Organizing the Continental Congress
After this first flurry of correspondence, the intercolonial committees were subdued for a year. The Virginia committee’s official second meeting didn’t occur until May 1774 because it could not gather a quorum of six committeemen. This lapse was fairly typical of the committees; when legislatures were in session, it was easy to meet, discuss, and write letters, but when legislatures dissolved or adjourned, committees of correspondence were quiescent.
Parliament’s passage of the Boston Port Act on March 25, 1774, stirred the intercolonial committees to action. The law punished Bostonians for the Boston Tea Party, which had occurred in December 1773, by closing Boston Harbor to all commercial ships beginning June 1, 1774. The Boston Committee of Correspondence and the Massachusetts House’s Committee of Correspondence spread the word about their situation rapidly and relentlessly. As Bostonians’ cries for help and solidarity raced down the Eastern Seaboard, it catalyzed the creation of dozens of local committees of correspondence within weeks.
The House of Burgesses was in session when the Virginia Committee of Correspondence received the news from Boston. On May 24, the House of Burgesses declared solidarity with Bostonians and designated June 1, 1774, as a day of fasting in Virginia. Governor Dunmore immediately dissolved the House when he learned what they had done two days later. On May 27, eighty-nine burgesses who were still in town reconvened at the Raleigh Tavern and recommended that the Virginia Committee of Correspondence invite the other colonies to appoint delegates to a congress where they could decide on a joint response to the Boston Port Act. Technically this was an illegal, or at least extralegal, meeting of the burgesses, and they had no authority over the Virginia Committee of Correspondence. Nevertheless, the Virginia committee immediately penned a letter to the other colonial legislatures endorsing the recommendation of a continental congress.
Unbeknownst to the Virginia Committee of Correspondence, several other committees of correspondence were writing letters with the same suggestion. Over the next few weeks, dozens of letters passed between the intercolonial committees, confirming the need for a congress. After choosing a date and location—September 1 in Philadelphia—the next step was to determine who should be sent to the congress. One early idea was to simply send the legislatures’ committees of correspondence (the committees in New England particularly liked this idea). Another idea was to have the committees or the legislatures choose delegations, but this posed logistical and political difficulties. In the end, the majority of colonies called for special extralegal conventions to elect delegates.

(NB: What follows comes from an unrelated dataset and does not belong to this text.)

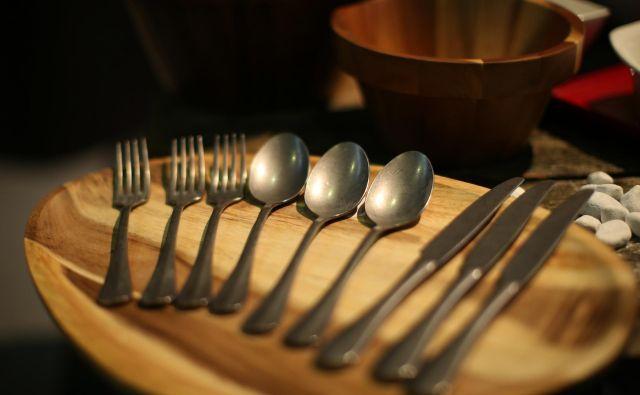 Restavracija ni le kuhinja. Je tudiusklajenost, koreografija, oblikovanje, znanje jezikov ... Je zgodba. Foto Jure Eržen/Delo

The Virginia Committee of Correspondence organized Virginia’s convention. On May 31, well before plans for the Continental Congress were settled, the Virginia committee sent a letter to every county in the colony imploring them to select delegates for a special provincial convention. The Virginia Convention met in early August and chose seven delegates to represent them at the Continental Congress. Six of the seven delegates were members of the Virginia Committee of Correspondence—only George Washington was not.
With the departure of so many members of the House of Burgesses to Philadelphia, the Virginia Committee of Correspondence essentially ceased to exist in the fall of 1774. Permutations of it would reemerge through the Virginia Convention’s Committee of Correspondence, but the existence of a standing committee for intercolonial correspondence that had the imprimatur of the legislature had come to an end in Virginia.
Legacy
By founding a network of committees of correspondence in a time of relative peace, the Virginia Committee of Correspondence and other colonial legislatures laid the framework for the creation of a colonial union in British America to resist imperial policies. The Virginia Committee of Correspondence’s greatest legacy was the pivotal role it played in facilitating that union, which ultimately had revolutionary potential.